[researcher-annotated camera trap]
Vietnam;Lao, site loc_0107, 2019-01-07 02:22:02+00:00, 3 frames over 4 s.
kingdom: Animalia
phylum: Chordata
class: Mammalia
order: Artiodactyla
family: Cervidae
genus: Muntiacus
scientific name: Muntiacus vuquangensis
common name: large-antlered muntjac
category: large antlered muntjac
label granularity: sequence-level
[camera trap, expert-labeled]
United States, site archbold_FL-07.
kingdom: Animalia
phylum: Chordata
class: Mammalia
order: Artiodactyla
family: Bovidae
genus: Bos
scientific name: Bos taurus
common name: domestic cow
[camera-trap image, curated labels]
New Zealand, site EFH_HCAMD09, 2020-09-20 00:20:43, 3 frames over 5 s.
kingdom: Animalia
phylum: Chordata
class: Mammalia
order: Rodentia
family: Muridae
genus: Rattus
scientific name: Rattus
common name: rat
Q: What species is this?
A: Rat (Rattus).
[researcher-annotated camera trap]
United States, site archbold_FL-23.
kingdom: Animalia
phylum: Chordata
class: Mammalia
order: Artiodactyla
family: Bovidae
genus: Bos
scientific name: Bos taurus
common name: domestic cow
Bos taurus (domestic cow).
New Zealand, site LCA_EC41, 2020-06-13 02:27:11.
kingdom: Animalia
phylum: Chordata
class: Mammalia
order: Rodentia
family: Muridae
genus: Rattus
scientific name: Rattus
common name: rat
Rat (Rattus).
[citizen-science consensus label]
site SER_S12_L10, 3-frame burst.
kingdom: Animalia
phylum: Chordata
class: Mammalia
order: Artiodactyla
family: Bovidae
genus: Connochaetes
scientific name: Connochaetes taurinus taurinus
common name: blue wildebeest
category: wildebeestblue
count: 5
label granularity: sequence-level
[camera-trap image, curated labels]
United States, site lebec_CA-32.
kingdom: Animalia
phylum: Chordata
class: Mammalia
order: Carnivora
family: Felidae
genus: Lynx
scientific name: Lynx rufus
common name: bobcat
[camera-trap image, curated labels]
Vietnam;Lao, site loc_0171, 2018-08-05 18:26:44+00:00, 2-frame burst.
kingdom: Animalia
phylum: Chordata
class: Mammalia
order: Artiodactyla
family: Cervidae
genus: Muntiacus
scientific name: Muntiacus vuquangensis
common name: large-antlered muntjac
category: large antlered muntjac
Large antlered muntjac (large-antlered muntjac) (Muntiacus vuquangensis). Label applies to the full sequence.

____________

EXERCISE PROMPT — Return every record, leaving each line exactly as it was given.

ANSWER SPACE —
[researcher-annotated camera trap]
Vietnam;Lao, site loc_0107, 2019-01-07 02:22:02+00:00, 3 frames over 4 s.
kingdom: Animalia
phylum: Chordata
class: Mammalia
order: Artiodactyla
family: Cervidae
genus: Muntiacus
scientific name: Muntiacus vuquangensis
common name: large-antlered muntjac
category: large antlered muntjac
label granularity: sequence-level
[camera trap, expert-labeled]
United States, site archbold_FL-07.
kingdom: Animalia
phylum: Chordata
class: Mammalia
order: Artiodactyla
family: Bovidae
genus: Bos
scientific name: Bos taurus
common name: domestic cow
[camera-trap image, curated labels]
New Zealand, site EFH_HCAMD09, 2020-09-20 00:20:43, 3 frames over 5 s.
kingdom: Animalia
phylum: Chordata
class: Mammalia
order: Rodentia
family: Muridae
genus: Rattus
scientific name: Rattus
common name: rat
Q: What species is this?
A: Rat (Rattus).
[researcher-annotated camera trap]
United States, site archbold_FL-23.
kingdom: Animalia
phylum: Chordata
class: Mammalia
order: Artiodactyla
family: Bovidae
genus: Bos
scientific name: Bos taurus
common name: domestic cow
Bos taurus (domestic cow).
New Zealand, site LCA_EC41, 2020-06-13 02:27:11.
kingdom: Animalia
phylum: Chordata
class: Mammalia
order: Rodentia
family: Muridae
genus: Rattus
scientific name: Rattus
common name: rat
Rat (Rattus).
[citizen-science consensus label]
site SER_S12_L10, 3-frame burst.
kingdom: Animalia
phylum: Chordata
class: Mammalia
order: Artiodactyla
family: Bovidae
genus: Connochaetes
scientific name: Connochaetes taurinus taurinus
common name: blue wildebeest
category: wildebeestblue
count: 5
label granularity: sequence-level
[camera-trap image, curated labels]
United States, site lebec_CA-32.
kingdom: Animalia
phylum: Chordata
class: Mammalia
order: Carnivora
family: Felidae
genus: Lynx
scientific name: Lynx rufus
common name: bobcat
[camera-trap image, curated labels]
Vietnam;Lao, site loc_0171, 2018-08-05 18:26:44+00:00, 2-frame burst.
kingdom: Animalia
phylum: Chordata
class: Mammalia
order: Artiodactyla
family: Cervidae
genus: Muntiacus
scientific name: Muntiacus vuquangensis
common name: large-antlered muntjac
category: large antlered muntjac
Large antlered muntjac (large-antlered muntjac) (Muntiacus vuquangensis). Label applies to the full sequence.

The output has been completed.